Saved entries:
☆ ☆ ☆ ☆ ☆ ☆ ☆

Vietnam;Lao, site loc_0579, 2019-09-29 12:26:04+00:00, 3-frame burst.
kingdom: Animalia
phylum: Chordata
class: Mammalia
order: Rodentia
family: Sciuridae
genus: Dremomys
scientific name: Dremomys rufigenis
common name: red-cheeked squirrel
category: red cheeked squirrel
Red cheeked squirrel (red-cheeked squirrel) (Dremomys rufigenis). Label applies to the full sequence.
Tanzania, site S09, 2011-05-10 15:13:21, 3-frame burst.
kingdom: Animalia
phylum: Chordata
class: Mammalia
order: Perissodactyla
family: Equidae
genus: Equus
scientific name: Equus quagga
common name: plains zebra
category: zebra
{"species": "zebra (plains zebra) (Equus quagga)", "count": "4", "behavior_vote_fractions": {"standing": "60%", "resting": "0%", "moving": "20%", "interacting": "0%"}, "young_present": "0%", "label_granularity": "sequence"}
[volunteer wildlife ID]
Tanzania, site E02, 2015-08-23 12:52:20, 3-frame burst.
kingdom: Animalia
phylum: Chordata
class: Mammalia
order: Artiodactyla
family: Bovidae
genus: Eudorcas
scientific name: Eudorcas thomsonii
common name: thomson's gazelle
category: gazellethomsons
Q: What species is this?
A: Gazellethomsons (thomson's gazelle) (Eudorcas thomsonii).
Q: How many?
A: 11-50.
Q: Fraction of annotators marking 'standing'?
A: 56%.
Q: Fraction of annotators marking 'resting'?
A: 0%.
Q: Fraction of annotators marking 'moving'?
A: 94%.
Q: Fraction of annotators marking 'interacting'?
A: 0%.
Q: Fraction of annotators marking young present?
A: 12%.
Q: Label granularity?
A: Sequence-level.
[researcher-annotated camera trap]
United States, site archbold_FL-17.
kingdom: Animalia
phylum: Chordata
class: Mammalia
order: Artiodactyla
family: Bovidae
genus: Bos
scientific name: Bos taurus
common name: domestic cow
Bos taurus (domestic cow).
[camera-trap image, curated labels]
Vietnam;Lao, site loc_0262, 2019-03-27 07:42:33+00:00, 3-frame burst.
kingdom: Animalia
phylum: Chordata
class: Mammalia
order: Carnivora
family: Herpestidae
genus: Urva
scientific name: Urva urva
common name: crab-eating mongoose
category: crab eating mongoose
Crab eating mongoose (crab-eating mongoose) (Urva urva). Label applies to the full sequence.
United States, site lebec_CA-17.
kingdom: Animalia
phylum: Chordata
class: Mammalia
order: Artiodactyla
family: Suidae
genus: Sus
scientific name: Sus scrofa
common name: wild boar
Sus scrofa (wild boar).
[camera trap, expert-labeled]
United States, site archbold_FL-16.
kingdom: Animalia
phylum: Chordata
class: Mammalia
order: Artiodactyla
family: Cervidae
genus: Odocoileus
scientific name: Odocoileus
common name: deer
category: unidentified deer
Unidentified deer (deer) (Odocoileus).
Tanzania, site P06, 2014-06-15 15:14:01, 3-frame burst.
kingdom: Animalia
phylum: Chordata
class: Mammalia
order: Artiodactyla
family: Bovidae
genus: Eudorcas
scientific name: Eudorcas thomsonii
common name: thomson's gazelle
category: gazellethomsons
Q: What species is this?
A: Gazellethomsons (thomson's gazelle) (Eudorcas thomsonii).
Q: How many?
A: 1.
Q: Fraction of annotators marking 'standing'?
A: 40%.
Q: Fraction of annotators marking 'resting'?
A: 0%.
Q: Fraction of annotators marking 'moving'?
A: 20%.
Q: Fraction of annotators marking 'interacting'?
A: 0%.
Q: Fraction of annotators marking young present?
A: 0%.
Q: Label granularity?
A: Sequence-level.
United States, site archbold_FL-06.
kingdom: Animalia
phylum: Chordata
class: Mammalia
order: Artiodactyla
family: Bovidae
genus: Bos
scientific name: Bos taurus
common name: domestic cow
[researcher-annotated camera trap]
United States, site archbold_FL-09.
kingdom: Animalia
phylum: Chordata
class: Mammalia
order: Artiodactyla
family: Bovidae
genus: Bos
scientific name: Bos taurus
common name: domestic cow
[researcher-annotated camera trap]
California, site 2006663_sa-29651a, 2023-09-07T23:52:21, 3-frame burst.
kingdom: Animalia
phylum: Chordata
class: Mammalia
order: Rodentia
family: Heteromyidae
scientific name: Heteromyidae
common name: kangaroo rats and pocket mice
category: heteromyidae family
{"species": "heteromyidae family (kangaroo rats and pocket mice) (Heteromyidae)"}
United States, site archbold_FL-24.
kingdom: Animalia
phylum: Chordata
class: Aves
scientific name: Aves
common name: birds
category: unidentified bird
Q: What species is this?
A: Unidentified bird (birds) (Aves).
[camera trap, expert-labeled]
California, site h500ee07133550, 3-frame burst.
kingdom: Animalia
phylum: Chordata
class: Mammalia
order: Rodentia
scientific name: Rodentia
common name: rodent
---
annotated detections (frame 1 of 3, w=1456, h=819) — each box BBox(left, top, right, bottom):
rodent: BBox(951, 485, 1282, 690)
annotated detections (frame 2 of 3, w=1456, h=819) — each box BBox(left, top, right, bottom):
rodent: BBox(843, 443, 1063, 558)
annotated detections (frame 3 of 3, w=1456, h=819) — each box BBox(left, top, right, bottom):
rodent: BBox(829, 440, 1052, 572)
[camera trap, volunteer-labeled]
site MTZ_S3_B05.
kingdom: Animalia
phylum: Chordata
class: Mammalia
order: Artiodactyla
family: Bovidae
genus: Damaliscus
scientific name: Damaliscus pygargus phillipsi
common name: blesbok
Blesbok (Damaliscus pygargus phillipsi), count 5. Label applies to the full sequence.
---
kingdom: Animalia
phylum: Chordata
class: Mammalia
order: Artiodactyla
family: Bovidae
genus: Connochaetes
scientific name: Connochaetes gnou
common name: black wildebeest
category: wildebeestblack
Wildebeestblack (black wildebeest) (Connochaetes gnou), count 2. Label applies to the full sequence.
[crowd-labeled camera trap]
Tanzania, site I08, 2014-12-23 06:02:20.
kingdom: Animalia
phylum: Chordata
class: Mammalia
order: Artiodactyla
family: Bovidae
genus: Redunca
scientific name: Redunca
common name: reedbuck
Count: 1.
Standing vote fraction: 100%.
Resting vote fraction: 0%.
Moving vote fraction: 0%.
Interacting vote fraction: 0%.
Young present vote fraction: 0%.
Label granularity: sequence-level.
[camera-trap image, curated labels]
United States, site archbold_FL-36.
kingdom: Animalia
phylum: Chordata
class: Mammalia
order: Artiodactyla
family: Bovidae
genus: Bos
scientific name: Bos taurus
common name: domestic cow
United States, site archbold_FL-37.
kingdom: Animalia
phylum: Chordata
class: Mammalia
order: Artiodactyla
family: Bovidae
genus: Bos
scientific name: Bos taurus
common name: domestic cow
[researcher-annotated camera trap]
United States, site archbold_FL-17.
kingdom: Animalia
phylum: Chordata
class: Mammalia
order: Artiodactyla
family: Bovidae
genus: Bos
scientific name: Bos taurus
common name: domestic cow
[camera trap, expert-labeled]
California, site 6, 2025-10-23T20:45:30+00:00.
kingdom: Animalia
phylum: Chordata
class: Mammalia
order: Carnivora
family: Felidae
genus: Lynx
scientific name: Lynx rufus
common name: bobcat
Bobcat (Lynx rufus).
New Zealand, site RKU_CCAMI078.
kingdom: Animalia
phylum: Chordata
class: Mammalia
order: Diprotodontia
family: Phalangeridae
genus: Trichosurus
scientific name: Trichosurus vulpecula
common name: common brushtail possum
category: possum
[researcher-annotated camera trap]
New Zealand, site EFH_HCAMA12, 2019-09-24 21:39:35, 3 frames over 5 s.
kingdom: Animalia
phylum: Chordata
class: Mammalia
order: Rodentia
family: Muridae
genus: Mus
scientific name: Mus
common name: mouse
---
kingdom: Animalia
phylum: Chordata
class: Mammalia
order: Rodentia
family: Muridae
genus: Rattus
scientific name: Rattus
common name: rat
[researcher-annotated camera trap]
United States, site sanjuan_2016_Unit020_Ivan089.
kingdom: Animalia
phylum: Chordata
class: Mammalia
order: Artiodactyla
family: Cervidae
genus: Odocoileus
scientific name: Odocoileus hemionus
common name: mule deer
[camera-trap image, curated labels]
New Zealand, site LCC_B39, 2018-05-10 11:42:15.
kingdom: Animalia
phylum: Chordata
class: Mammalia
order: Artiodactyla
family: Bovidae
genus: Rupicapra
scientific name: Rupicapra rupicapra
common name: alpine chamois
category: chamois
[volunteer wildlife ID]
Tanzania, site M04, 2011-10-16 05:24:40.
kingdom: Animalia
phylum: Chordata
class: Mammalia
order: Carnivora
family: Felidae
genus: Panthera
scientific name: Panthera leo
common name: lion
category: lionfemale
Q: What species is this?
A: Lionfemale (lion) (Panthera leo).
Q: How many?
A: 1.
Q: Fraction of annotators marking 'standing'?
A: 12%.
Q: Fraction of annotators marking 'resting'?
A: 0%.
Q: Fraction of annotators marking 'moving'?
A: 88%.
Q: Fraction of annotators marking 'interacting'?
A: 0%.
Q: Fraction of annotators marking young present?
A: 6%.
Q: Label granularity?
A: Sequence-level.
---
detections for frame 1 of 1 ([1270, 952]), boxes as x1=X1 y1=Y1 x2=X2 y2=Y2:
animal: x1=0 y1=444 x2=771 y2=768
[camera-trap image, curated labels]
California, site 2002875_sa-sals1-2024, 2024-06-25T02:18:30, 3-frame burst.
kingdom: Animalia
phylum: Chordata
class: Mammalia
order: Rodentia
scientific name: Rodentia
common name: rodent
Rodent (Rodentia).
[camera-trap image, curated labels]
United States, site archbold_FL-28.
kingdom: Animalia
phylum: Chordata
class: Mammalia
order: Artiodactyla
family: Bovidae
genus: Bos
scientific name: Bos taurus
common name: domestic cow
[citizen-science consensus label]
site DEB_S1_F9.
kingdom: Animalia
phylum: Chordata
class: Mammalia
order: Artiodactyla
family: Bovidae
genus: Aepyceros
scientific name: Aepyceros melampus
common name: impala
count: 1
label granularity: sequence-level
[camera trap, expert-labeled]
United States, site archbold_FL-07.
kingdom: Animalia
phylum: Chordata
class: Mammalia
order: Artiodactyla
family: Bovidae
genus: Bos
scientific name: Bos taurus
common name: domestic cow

☆ ☆ ☆ ☆ ☆ ☆ ☆

* WHAT THE TASK REQUIRES *
Please transcribe the data above without changes, from its first line to its "category: zebra" line, and leave out anything past that.

* THE COMPLETED TASK *
Vietnam;Lao, site loc_0579, 2019-09-29 12:26:04+00:00, 3-frame burst.
kingdom: Animalia
phylum: Chordata
class: Mammalia
order: Rodentia
family: Sciuridae
genus: Dremomys
scientific name: Dremomys rufigenis
common name: red-cheeked squirrel
category: red cheeked squirrel
Red cheeked squirrel (red-cheeked squirrel) (Dremomys rufigenis). Label applies to the full sequence.
Tanzania, site S09, 2011-05-10 15:13:21, 3-frame burst.
kingdom: Animalia
phylum: Chordata
class: Mammalia
order: Perissodactyla
family: Equidae
genus: Equus
scientific name: Equus quagga
common name: plains zebra
category: zebra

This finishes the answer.